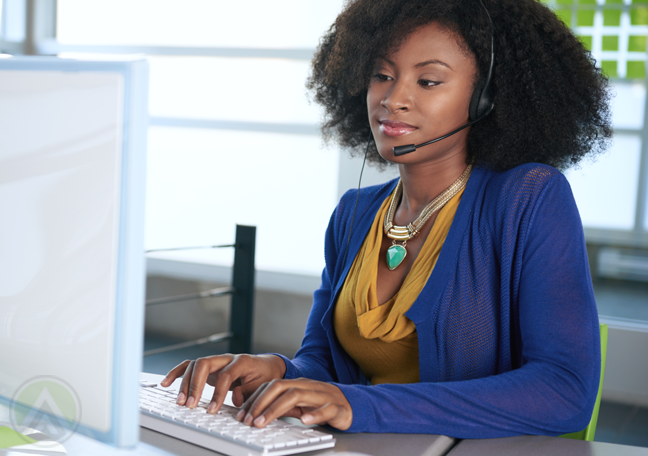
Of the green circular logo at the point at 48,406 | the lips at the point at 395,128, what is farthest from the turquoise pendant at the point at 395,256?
the green circular logo at the point at 48,406

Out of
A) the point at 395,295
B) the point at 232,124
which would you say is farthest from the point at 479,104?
the point at 232,124

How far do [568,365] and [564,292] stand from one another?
0.11m

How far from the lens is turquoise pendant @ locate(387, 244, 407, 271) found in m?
1.22

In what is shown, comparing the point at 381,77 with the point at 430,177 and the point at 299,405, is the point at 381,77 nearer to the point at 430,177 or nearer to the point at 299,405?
the point at 430,177

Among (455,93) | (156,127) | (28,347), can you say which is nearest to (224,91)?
(156,127)

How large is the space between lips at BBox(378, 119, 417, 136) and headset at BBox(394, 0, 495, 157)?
1.1 inches

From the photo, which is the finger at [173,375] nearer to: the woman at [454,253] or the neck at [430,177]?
the woman at [454,253]

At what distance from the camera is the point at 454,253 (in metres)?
1.08

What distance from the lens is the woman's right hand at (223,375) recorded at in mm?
862

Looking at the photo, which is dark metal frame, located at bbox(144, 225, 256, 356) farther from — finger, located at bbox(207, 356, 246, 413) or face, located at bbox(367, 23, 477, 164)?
finger, located at bbox(207, 356, 246, 413)

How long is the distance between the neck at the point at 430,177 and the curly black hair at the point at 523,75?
0.04 meters

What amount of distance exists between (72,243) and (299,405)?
1.37ft

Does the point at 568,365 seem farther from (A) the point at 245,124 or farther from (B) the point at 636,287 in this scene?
(A) the point at 245,124

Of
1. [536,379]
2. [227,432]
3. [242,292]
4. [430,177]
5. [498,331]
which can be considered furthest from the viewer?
[242,292]
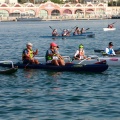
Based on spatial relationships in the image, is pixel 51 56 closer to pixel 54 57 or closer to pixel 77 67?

Task requirements
Can you reproduce every one of the records above verbatim, leaving out the pictures?

Response for this exercise
Of the green circular logo at the point at 48,406 | the lips at the point at 395,128, what is farthest from the turquoise pendant at the point at 395,256?
the green circular logo at the point at 48,406

Out of
A) the point at 395,295
B) the point at 232,124
which would you say is farthest from the point at 479,104?
the point at 232,124

How far do [568,365] and [564,292] stand from one another?
0.11m

How far from the lens is turquoise pendant @ locate(387, 244, 407, 271) found in m?
1.22

In what is shown, comparing the point at 381,77 with the point at 430,177 and the point at 299,405, is the point at 381,77 nearer to the point at 430,177 or nearer to the point at 299,405?
the point at 430,177

Among (455,93) | (156,127) | (28,347), can you say which is nearest to (224,91)?
(156,127)

How large is the space between lips at BBox(378, 119, 417, 136) and headset at BBox(394, 0, 495, 157)?
1.1 inches

From the photo, which is the finger at [173,375] nearer to: the woman at [454,253] or the neck at [430,177]?
the woman at [454,253]

At what distance from the camera is the point at 454,253 (in metres)?
1.08

What distance from the lens is the woman's right hand at (223,375) recorded at in mm?
862

Looking at the photo, which is dark metal frame, located at bbox(144, 225, 256, 356) farther from — finger, located at bbox(207, 356, 246, 413) or face, located at bbox(367, 23, 477, 164)?
finger, located at bbox(207, 356, 246, 413)

How long is the distance between the neck at the point at 430,177 and the curly black hair at the point at 523,75?
0.04 meters

What amount of distance exists between (72,243) and (299,405)?
1.37ft

Does the point at 568,365 seem farther from (A) the point at 245,124 or farther from (B) the point at 636,287 in this scene?
(A) the point at 245,124

Of
1. [536,379]
2. [227,432]
3. [242,292]
4. [430,177]
5. [498,331]
which can be considered furthest from the viewer?
[242,292]
Based on spatial relationships in the image, is pixel 51 56 closer to pixel 54 57 or closer to pixel 77 67?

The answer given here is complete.